Nadia, Captive of Hope: Memoir of an Arab Woman

Nadia, Captive of Hope: Memoir of an Arab Woman
ISBN-10
076563418X
ISBN-13
9780765634184
Category
Biography & Autobiography
Pages
379
Language
English
Published
1999
Publisher
M.E. Sharpe
Author
Fay Afaf Kanafani

Description

A rare feminist perspective on a people and culture in one of the most tumultuous regions in the world, Nadia is the autobiography of Fay Afaf Kanafani, an Arab Muslim woman born in Beirut in 1918. Kanafani is frank and passionate as she recounts her difficult life. Engaged at thirteen to a distant cousin, Kanafani was married by age seventeen and living with her husband's family in Palestine. Her recollections provide fresh insight into Arab-Jewish relations in Palestine from 1935 to 1948, the year Kanafani's husband was killed by Israeli soldiers as they advanced to occupy Haifa and the family became refugees in Lebanon. As a widow with three children, Kanifani, who learned early in life how tradition and custom circumscribed women's rights, broke free of all of those traditions and defiantly resumed her college studies.
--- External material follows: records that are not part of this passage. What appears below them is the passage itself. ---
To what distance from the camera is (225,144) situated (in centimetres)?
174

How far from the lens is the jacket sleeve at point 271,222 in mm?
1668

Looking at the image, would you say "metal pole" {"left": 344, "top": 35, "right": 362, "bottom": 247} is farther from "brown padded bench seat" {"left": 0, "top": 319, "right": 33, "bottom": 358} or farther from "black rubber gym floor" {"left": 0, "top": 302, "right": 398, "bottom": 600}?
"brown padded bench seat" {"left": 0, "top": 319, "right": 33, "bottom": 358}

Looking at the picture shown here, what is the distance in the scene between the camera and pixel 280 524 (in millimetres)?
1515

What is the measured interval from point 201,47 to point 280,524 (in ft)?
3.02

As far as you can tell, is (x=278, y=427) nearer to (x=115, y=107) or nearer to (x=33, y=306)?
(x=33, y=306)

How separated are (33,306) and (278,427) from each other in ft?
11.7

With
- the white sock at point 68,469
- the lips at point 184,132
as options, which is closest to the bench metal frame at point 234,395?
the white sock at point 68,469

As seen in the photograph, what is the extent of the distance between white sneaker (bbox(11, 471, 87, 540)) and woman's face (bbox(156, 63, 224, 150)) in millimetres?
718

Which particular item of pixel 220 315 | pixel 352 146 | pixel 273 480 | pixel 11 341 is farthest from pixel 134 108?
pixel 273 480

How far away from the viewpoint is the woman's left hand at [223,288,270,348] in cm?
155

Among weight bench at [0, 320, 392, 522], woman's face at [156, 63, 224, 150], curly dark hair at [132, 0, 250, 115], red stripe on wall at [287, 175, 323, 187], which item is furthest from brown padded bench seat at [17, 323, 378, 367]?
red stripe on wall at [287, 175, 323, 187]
Struggling against social norms and family tradition, Kanafani became a successful and respected career woman. During the early years of her profession, Kanafani met the man who was destined to become everything in her life. Each faced obligations imposed on them by their families but finally, in 1965, they were free to marry. Their happiness lasted only a decade, until the Lebanese Civil War erupted. The last chapter of Kanafani's book focuses on the period 1975 to 1985 and provides a personal account of the civil war in Lebanon. As the story of this powerful woman's journey to independence unfolds, Kanafani offers a fascinating glimpse into the constraints placed on women in traditional societies and the opportunities available to them in newly emerging countries. She also tells of the devastation wrought by fifty years of war, including intimate details of marriage and family life. The reader is left inspired by Kanafani's strength and perseverance and her strong feminist outrage, expressed long before her exposure to Western feminism.